### Exercise goal
Decide whether each statement agrees with the passage on Phb2 S91D knockin mice, giving yes or no and quoting the deciding words of the passage: (a) heart tissues from homozygous Phb2S91D/D mice showed higher levels of p-PHB2S91 than those from WT mice; (b) α-tubulin served as the loading control for analyzing changes in p-PHB2S91; (c) the mtDNA/nDNA ratio changed significantly between WT and homozygous Phb2S91D/D mice.

Knockin mice expressing phospho-mimetic Phb2 S91D are less vulnerable to SC

To investigate whether PKM2-mediated PHB2 phosphorylation confers myocardial protection against SC in vivo, transgenic knockin mice carrying the Phb2S91D variant were generated. Total-PHB2 was used as the loading control to analyze the changes in p-PHB2S91. In comparison to WT mice, heart tissues from homozygous Phb2S91D/D mice showed elevated levels of p-PHB2S91 (Fig. 10A-B). Since PHB2 phosphorylation prevents PHB2 degradation, we further examined the alterations in total-PHB2 expression in WT, heterozygous Phb2S91D/+, and homozygous Phb2S91D/D mice. After normalizing to α-tubulin, the levels of total-PHB2 were significantly reduced in LPS-treated WT mice (Fig. 10C-D). However, these changes were partially prevented in Phb2S91D/+ mice and fully restored in Phb2S91D/D. Furthermore, the mtDNA/nDNA ratio was employed to assess potential alterations in mitochondrial content or mitochondrial copy numbers in transgenic knockin mice harboring the Phb2S91D variant. As depicted in Fig. 10E, the mtDNA/nDNA ratio exhibited no significant changes among WT, heterozygous Phb2S91D/+, and homozygous Phb2S91D/D mice.

[Saved data entries]
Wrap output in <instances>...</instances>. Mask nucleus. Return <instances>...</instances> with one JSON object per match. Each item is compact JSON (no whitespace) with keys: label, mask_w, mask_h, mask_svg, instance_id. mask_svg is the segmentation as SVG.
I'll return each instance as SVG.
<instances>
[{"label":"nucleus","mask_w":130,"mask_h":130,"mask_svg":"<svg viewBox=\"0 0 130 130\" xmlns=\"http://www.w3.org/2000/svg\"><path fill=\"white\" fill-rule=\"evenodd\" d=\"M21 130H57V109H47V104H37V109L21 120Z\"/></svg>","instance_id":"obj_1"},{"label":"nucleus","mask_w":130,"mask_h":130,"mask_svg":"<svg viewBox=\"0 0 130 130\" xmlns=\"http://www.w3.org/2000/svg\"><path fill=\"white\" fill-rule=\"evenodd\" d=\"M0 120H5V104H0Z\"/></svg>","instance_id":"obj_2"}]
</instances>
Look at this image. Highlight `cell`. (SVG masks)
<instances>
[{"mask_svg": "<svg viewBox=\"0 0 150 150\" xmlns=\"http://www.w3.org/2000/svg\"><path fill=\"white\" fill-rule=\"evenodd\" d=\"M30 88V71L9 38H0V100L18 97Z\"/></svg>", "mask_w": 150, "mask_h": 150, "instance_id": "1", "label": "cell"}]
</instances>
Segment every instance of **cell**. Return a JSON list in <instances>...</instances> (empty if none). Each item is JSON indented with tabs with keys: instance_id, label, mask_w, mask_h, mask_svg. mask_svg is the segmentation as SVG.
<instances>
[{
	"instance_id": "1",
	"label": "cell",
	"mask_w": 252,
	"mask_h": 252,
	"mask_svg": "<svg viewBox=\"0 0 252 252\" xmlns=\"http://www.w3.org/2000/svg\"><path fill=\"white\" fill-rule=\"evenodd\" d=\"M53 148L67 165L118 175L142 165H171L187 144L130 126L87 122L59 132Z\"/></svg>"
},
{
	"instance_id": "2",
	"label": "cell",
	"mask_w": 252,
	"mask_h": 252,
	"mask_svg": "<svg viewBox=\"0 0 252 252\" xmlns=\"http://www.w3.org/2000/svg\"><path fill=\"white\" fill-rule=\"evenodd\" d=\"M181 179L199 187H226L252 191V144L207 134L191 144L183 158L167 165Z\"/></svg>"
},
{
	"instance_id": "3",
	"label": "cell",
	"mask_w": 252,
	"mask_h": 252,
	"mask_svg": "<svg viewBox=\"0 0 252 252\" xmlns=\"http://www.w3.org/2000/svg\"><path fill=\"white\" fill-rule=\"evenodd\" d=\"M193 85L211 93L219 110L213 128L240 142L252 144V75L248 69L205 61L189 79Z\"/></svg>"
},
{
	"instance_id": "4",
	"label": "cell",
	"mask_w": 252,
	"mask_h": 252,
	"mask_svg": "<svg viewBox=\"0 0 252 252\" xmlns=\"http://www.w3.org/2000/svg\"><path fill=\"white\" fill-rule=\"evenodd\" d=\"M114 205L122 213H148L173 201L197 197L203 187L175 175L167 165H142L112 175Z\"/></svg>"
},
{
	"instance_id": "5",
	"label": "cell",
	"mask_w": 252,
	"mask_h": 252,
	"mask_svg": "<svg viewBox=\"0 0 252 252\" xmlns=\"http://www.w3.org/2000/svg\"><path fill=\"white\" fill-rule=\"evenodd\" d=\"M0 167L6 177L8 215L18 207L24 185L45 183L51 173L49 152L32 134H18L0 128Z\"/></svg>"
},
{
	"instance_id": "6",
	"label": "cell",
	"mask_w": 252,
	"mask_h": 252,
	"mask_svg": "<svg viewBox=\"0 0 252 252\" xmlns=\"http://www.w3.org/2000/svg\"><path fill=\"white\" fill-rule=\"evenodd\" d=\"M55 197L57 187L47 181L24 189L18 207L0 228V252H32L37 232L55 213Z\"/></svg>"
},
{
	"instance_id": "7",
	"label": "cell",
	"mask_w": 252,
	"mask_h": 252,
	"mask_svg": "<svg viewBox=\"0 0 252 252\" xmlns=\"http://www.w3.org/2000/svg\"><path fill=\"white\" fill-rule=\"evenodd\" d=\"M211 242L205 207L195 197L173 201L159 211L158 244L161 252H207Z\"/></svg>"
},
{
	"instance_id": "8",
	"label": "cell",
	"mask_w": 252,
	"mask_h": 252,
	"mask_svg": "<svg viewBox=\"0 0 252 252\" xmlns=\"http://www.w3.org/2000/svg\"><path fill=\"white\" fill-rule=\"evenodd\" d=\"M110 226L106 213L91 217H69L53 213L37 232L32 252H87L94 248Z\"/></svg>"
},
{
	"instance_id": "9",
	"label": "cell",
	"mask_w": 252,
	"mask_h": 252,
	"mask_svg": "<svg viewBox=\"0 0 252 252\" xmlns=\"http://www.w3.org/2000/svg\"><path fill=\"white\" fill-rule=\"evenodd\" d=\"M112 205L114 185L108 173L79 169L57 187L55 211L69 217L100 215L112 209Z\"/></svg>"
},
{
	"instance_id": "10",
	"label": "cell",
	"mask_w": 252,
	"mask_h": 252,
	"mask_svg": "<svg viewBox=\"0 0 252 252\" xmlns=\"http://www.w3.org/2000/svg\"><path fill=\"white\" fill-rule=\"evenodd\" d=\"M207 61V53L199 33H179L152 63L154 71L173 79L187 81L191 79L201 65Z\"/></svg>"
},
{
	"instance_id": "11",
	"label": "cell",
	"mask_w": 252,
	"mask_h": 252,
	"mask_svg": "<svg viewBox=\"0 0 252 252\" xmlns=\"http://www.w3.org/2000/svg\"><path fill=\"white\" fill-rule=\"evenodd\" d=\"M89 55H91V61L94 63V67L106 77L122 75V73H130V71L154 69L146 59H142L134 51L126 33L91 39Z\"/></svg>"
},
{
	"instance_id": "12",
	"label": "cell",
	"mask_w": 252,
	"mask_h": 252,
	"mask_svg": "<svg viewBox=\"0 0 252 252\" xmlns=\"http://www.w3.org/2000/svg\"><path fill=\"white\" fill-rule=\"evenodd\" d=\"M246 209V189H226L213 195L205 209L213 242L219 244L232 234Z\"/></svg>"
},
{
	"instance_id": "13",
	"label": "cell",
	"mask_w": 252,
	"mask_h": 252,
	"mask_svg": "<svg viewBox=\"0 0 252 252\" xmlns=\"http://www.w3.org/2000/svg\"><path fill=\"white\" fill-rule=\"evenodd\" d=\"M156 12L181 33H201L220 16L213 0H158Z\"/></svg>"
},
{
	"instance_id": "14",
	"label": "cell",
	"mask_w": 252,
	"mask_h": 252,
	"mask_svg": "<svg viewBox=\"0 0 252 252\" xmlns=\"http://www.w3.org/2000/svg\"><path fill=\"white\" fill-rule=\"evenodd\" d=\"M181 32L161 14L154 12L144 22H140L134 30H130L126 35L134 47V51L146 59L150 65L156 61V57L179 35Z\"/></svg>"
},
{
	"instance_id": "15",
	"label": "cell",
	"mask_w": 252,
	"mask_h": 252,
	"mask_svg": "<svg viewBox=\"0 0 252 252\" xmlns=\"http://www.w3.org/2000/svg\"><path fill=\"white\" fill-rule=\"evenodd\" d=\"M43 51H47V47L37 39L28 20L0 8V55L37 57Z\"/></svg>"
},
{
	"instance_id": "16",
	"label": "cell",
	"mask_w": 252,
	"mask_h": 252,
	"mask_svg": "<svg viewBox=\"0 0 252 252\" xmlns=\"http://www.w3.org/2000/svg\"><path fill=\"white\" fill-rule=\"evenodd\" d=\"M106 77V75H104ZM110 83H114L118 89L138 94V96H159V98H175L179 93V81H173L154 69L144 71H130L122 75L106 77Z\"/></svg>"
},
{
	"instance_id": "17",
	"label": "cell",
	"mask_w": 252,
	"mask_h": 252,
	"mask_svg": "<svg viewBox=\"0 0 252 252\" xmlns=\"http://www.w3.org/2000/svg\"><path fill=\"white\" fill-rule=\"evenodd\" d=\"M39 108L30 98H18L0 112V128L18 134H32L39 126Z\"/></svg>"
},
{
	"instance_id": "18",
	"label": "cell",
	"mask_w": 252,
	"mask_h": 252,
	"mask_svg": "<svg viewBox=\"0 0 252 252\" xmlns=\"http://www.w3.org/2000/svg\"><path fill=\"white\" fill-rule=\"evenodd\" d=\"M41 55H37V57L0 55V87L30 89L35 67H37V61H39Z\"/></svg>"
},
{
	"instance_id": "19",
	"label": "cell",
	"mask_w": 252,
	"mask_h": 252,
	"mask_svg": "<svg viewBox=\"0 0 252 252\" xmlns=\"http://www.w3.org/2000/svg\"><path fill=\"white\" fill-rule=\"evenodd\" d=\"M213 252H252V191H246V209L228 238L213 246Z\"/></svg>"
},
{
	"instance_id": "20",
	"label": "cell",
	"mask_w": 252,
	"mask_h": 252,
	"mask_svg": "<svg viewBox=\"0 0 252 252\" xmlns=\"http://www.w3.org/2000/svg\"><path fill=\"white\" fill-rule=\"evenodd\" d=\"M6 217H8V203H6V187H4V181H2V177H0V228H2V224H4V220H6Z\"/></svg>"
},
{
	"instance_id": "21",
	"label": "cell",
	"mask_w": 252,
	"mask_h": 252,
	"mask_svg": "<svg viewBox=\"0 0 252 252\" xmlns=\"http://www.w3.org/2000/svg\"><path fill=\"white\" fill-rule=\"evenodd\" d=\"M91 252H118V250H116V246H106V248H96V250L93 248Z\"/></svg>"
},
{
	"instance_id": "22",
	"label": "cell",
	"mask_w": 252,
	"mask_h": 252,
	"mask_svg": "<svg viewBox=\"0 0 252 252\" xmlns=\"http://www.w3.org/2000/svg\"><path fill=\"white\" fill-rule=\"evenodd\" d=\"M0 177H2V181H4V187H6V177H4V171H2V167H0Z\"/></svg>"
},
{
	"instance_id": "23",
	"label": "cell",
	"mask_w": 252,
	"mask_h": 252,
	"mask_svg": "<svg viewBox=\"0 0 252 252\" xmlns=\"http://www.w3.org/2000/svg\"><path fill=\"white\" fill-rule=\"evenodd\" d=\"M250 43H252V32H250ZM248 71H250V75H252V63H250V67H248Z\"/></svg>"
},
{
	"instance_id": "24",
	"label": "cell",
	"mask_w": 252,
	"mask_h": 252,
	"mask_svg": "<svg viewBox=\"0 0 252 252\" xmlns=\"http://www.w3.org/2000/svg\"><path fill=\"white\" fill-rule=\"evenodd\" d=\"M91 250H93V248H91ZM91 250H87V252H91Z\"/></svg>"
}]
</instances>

### Answer box
(a) Yes: "In comparison to WT mice, heart tissues from homozygous Phb2S91D/D mice showed elevated levels of p-PHB2S91"
(b) No: "Total-PHB2 was used as the loading control to analyze the changes in p-PHB2S91."
(c) No: "the mtDNA/nDNA ratio exhibited no significant changes among WT, heterozygous Phb2S91D/+, and homozygous Phb2S91D/D mice."